**REQUIREMENT:**
Give back, character for character, the line that includes "this 640×640 image." and all lines beneath it in the data.

[Recorded data]
= = = = = = =

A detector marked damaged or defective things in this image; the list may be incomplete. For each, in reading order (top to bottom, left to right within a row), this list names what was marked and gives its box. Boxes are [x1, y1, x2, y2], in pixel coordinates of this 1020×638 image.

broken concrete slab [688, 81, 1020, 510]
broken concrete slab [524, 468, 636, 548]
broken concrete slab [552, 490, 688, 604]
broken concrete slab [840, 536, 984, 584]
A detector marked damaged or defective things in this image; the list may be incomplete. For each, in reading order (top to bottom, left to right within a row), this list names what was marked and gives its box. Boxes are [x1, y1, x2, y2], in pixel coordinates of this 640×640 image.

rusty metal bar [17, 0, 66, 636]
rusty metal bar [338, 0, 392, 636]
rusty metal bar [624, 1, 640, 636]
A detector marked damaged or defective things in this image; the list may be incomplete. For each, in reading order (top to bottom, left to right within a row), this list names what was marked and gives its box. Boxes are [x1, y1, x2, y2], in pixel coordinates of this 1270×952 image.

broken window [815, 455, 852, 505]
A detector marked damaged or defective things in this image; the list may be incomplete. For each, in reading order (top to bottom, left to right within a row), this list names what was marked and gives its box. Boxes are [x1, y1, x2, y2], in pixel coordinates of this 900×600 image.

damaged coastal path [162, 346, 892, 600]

= = = = = = =

**ANSWER AREA:**
A detector marked damaged or defective things in this image; the list may be incomplete. For each, in reading order (top to bottom, left to right within a row), this list names what was marked and gives its box. Boxes are [x1, y1, x2, y2], in pixel coordinates of this 640×640 image.

rusty metal bar [17, 0, 66, 636]
rusty metal bar [338, 0, 392, 636]
rusty metal bar [624, 1, 640, 636]
A detector marked damaged or defective things in this image; the list may be incomplete. For each, in reading order (top to bottom, left to right within a row), this list names what was marked and gives its box. Boxes are [x1, y1, x2, y2], in pixel coordinates of this 1270×952 image.

broken window [815, 455, 852, 505]
A detector marked damaged or defective things in this image; the list may be incomplete. For each, in reading order (top to bottom, left to right within a row), this list names what was marked and gives its box. Boxes are [x1, y1, x2, y2], in pixel coordinates of this 900×600 image.

damaged coastal path [162, 346, 892, 600]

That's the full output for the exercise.